Hafta sonunda TRT 1’de bir programa çıkan Ali Babacan yine kimsenin inkar edemeyeceği, hukuk devleti, yolsuzluklar ile devletin işlemi ile ilişkileri üzerine uyulmasa gereken kuralları saymış. Bunun yanında ekonominin geleceğine ilişkin ise “kurlar ve faizler yakında durulursa enflasyona etkisi olmaz” gibi iyimser tahminlerini ekleyerek piyasalara güven vermeye çalışmış.
Türkiye’deki bir işadamının, yargı içerisindeki bir yapı tarafından hedef olarak alınabildiğini, mal varlıklarına tedbir uygulanabildiğini belirten Babacan, “Bu, tamamen o yapılanmanın kendi amaçları ve hedefleri doğrultusunda olabiliyor. Bu çok vahim bir durum, zaten bunun üzerine gitmek gerekiyor. HSYK Yasası olsun diğer çalışmalar olsun bunları bir an önce önlemeye ve bunların tekrarını önlemeye yönelik adımlar” şeklinde konuşmuş.

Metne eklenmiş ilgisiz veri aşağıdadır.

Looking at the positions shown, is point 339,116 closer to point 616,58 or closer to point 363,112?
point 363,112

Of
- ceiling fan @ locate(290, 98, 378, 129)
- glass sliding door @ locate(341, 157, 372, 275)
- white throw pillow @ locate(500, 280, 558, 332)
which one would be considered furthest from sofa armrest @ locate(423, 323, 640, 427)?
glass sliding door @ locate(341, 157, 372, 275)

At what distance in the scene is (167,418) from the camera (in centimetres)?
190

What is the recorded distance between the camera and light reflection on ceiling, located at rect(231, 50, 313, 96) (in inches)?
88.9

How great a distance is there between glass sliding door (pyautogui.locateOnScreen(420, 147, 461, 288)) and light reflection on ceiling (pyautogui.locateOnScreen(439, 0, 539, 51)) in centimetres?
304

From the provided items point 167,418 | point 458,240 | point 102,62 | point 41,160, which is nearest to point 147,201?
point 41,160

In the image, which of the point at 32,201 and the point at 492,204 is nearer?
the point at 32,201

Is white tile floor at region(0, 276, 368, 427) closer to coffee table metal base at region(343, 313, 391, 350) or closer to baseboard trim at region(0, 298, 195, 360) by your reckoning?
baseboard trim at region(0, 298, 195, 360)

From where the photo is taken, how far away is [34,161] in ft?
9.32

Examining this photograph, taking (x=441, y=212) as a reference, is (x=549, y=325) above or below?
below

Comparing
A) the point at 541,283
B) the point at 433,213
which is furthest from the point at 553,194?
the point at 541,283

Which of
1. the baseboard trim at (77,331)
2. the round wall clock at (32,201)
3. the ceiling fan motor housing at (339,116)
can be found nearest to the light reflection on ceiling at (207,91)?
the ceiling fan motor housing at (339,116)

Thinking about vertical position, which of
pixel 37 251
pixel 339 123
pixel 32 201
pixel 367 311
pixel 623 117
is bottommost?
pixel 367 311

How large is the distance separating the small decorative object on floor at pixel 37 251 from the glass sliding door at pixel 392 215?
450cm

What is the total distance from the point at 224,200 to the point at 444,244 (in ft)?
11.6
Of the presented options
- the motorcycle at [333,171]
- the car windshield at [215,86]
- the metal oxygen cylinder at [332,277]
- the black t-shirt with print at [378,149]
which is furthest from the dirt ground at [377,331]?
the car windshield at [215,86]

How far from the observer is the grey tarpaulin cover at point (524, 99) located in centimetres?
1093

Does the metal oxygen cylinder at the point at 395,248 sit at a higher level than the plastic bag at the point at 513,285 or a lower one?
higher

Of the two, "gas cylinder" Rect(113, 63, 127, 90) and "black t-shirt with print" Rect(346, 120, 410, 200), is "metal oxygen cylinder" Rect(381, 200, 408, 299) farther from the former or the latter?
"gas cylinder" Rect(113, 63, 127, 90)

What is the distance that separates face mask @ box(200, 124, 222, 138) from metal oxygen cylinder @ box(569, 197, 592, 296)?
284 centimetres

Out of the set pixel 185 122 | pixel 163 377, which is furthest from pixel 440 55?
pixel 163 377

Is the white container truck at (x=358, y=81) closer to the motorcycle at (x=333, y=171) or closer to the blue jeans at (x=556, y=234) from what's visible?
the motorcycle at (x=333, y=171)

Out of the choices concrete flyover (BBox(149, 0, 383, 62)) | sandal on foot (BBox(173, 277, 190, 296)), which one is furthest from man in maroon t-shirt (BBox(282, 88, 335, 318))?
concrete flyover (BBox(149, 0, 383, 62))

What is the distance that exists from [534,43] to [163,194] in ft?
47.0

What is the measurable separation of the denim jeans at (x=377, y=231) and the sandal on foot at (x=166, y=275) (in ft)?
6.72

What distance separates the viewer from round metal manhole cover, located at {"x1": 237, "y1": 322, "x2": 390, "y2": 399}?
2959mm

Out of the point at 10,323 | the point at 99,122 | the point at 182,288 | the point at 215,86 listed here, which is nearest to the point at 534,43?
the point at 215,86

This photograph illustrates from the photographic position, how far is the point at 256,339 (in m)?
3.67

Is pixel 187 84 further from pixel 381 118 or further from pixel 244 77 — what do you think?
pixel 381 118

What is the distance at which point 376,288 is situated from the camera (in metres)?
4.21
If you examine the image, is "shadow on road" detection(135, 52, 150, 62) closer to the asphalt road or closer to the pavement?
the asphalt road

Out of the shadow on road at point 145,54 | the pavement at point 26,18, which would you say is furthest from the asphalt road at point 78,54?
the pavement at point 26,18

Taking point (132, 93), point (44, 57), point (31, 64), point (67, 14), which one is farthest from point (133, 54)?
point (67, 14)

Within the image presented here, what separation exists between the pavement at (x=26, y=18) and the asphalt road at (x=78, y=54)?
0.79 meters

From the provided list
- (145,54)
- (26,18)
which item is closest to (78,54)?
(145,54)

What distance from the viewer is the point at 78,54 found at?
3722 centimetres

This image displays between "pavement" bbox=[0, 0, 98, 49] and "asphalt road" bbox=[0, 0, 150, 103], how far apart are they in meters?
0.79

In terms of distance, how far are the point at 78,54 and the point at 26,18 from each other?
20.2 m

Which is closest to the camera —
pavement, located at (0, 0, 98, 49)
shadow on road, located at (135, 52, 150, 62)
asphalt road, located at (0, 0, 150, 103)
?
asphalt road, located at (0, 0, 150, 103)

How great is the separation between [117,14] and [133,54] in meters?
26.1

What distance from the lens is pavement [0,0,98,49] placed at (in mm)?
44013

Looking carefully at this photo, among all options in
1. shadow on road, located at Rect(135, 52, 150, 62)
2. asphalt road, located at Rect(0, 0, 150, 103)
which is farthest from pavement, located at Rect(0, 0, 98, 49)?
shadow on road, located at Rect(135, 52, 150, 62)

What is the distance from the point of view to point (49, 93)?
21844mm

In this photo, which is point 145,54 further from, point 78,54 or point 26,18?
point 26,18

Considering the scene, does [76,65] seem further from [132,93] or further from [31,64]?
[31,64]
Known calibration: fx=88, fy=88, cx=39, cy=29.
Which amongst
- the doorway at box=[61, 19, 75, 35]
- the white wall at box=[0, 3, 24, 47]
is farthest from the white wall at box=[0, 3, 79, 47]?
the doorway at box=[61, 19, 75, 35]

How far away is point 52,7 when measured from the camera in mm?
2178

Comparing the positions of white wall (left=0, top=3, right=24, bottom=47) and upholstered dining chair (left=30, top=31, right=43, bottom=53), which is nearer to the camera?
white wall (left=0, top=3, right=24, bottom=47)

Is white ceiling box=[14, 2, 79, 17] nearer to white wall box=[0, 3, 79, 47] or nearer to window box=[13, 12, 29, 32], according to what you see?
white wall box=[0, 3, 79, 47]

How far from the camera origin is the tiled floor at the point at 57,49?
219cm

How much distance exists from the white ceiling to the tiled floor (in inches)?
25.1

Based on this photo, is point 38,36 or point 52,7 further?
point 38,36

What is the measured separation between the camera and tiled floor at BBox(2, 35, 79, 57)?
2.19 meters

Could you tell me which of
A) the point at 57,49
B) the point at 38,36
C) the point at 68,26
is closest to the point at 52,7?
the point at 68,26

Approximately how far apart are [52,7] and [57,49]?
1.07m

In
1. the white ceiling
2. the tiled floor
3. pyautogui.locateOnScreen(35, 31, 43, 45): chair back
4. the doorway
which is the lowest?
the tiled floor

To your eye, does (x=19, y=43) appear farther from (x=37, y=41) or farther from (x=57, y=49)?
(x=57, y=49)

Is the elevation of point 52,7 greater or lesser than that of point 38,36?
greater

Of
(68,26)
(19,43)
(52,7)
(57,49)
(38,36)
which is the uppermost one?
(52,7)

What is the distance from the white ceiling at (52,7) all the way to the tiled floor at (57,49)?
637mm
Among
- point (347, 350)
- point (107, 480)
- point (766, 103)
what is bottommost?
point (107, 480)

Babacan’ın söyledikleri gerçekten de çok vahim, kabul edilebilir iddialar değil. Ancak bu söylemin hayli sıkıntılı yönleri de var. Birincisi gerçekten Babacan’ın dediği gibi mi, hiç mi yolsuzlukla mücadele boyutu yok? Ya da Hükümetin sadece olayın bu boyutunu gündeme getirip, yolsuzlukla mücadeleyi savsaklama amacı sezilmiyor mu? Diyelim ki Babacan’ın söyledikleri doğru, o zaman 11 yıldır iktidar olan Hükümet bunları hiç mi görmedi ya da gördü de bu vahim olaylara bilerek mi göz yumdu? Vahim olayların içinde cemaat dahil herkes yok muydu? Size Hükümetin bunları yeni gördüğü fikri inandırıcı geliyor mu?

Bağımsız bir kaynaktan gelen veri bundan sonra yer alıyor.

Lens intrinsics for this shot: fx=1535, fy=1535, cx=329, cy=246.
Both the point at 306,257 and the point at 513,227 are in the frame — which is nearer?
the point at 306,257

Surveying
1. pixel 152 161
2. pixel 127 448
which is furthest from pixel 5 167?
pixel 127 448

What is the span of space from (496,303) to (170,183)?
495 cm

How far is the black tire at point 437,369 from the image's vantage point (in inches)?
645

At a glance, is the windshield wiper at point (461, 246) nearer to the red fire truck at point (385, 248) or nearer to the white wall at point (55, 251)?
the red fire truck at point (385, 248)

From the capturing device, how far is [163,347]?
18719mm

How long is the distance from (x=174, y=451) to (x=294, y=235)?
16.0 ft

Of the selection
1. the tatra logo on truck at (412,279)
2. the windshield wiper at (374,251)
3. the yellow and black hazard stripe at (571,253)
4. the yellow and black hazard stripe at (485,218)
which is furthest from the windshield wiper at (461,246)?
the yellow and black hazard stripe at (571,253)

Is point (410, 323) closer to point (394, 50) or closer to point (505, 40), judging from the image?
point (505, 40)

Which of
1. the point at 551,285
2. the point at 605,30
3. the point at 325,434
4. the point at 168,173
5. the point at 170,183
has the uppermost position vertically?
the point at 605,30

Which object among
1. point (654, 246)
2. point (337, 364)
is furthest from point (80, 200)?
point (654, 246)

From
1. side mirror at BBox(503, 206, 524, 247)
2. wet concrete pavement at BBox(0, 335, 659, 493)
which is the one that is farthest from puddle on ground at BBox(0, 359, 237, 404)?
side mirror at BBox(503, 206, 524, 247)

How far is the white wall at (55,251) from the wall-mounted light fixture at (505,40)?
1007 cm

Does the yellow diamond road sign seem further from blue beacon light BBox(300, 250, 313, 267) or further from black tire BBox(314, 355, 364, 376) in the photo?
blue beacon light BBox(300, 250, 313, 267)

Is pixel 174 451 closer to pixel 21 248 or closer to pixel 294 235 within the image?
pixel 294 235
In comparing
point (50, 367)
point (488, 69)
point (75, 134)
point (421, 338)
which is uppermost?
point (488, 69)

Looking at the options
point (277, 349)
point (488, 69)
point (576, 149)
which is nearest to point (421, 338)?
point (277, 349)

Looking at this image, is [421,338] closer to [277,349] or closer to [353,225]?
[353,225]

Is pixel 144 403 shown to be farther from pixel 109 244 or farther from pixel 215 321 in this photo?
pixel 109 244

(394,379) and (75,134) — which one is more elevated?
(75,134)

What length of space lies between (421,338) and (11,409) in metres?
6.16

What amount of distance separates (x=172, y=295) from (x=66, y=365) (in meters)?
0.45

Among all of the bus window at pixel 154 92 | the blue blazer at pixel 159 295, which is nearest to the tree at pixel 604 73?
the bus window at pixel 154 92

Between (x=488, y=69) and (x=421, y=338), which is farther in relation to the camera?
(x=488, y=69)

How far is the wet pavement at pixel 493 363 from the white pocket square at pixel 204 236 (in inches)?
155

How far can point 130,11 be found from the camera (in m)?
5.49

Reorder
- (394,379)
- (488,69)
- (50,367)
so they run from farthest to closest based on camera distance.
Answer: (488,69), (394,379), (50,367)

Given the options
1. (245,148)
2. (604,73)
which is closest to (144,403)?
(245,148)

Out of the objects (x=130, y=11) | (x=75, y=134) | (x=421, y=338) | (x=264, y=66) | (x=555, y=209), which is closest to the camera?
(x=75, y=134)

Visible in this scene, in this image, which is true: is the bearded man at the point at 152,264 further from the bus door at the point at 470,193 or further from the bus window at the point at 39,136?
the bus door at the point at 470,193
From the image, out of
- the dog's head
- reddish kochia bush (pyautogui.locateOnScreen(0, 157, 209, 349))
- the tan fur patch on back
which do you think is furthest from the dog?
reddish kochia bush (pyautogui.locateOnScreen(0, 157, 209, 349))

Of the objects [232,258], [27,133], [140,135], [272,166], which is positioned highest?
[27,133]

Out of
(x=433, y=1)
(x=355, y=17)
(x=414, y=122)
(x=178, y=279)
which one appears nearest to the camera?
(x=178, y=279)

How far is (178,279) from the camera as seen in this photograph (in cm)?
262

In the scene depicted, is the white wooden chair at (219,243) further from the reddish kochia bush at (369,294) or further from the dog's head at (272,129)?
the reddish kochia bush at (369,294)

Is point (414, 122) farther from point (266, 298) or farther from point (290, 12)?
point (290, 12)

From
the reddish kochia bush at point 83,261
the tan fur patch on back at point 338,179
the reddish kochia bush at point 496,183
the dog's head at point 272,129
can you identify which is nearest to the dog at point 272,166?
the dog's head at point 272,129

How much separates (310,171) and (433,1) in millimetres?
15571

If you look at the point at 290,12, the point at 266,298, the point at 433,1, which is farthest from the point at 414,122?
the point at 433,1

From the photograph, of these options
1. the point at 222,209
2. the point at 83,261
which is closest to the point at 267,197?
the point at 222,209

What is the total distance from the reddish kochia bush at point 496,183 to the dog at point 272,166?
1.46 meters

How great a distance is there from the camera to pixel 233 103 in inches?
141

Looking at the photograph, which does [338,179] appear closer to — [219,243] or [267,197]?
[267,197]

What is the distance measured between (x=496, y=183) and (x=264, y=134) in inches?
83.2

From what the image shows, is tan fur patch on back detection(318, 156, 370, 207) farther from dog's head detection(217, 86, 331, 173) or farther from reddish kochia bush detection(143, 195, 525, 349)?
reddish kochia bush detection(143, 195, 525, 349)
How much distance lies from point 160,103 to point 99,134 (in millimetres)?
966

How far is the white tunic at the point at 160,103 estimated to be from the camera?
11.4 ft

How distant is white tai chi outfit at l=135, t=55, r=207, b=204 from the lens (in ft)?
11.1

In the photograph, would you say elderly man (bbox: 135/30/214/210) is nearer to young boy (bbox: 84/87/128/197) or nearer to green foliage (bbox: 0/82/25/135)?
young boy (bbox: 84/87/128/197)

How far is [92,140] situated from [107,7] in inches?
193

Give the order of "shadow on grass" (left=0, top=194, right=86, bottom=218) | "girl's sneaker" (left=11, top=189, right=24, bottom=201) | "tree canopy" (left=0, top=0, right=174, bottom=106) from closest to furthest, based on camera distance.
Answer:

Yolsuzlukların çok olduğu bir ülkeye yatırımcıların kolay kolay gelmeyeceğini, yatırımcılar için öngörülebilirliğin önemli olduğunu anlatan Babacan, yolsuzluğun en küçüğüne bile asla göz yummayacaklarını söylemiş. İnsanın olduğu her alanda hata olabileceğini ifade eden Babacan, önemli olanın baştan doğru insanları doğru görevlere getirmek, önleyici tedbirleri almak ve sistemi doğru kurmak olduğunu da ifade etmiş.
YAPILANLAR ORTADA
Gördüğünüz gibi Babacan yine doğruları saymış. Peki, kamu yönetiminde yıllardır yapılanlar, en azından ortaya çıkan dosyaların yıllardır konuşulduğu bilinmiyor muydu? Doğru insanları göreve getirme konusunda, bağımsız kurumlar başta olmak üzere bunun kesinlikle yerine getirilmediğini görmedi mi? Kendisinin de baştan beri bu hesapsız, ölçüsüz proje ve ihalelerden, iş ve insan kayırmalarından şikayetçi olduğunu duyuyorduk ama…

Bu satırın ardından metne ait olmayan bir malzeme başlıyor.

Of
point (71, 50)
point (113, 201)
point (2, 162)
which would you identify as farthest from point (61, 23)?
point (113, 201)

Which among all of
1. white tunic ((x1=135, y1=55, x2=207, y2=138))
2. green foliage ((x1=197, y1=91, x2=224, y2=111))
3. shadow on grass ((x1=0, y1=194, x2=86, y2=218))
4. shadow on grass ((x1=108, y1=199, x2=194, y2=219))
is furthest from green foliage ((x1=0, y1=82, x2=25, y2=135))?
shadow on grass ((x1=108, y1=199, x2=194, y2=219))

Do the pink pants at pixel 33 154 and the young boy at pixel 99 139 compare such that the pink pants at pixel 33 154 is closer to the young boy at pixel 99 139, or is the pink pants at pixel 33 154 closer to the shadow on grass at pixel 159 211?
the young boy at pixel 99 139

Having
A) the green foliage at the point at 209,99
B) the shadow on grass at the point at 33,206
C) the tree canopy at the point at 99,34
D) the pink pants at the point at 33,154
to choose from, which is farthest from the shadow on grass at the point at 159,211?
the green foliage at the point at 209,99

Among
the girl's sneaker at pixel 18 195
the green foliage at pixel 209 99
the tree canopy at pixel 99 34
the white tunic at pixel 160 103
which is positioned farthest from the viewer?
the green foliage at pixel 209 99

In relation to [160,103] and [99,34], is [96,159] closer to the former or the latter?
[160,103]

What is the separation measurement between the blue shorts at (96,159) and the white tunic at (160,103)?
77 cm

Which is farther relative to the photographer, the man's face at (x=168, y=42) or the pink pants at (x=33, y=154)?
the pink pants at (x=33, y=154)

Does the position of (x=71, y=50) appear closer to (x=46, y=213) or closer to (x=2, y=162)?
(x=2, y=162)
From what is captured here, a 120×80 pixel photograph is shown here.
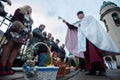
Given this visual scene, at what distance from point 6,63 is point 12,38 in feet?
1.54

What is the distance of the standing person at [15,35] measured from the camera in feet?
12.5

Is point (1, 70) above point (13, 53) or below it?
below

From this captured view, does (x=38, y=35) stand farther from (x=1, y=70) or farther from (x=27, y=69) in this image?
(x=27, y=69)

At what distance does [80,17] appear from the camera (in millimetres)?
5469

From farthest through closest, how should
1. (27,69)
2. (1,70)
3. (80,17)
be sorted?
1. (80,17)
2. (1,70)
3. (27,69)

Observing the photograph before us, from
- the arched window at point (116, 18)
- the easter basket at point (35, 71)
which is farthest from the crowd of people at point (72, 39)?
the arched window at point (116, 18)

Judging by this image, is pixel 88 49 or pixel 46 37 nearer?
pixel 88 49

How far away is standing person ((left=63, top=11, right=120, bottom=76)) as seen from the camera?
4871 millimetres

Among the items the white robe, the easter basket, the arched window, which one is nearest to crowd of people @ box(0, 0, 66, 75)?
the easter basket

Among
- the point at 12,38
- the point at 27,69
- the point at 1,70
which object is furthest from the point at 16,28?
the point at 27,69

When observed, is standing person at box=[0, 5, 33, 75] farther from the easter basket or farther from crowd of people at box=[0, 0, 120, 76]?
the easter basket

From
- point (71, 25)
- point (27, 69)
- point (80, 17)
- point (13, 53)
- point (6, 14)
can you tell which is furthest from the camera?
point (71, 25)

Güvenilirliğin önemine dikkat çeken Babacan, “Halkımız ya da uluslararası yatırımcılar şunu diyebilmeli; TC mahkemelerine ben güvenirim, problem çıktığında giderim hızlı ve adil sonuçlar çıkar. Bunu dedirtemezsek zaten bizim gerçek anlamda gelişmiş bir ekonomi olmamız da mümkün değil, gerçek anlamda ileri bir demokrasi olmamız da mümkün değil” diye konuşmuş.
Bu saptamaya hayır diyecek çıkar mı bilmem. O zaman bizim de şu soruları yöneltme hakkımız doğuyor; sadece polis-yargı kanalıyla değil, Maliye dahil her türlü İdare kanalıyla muhalefet yapan, terbiye edilmek istenen işadamlarının, gazetecilerin üzerine her yol kullanılarak gidilmedi mi? Yapılanları yabancı yatırımcılar gördüğü için tedirgin olmadılar mı, size hiç mi şikayet etmediler? Hükümete, yaptıkları nedeniyle şimdi güven duyulmaması haksız bir endişe mi?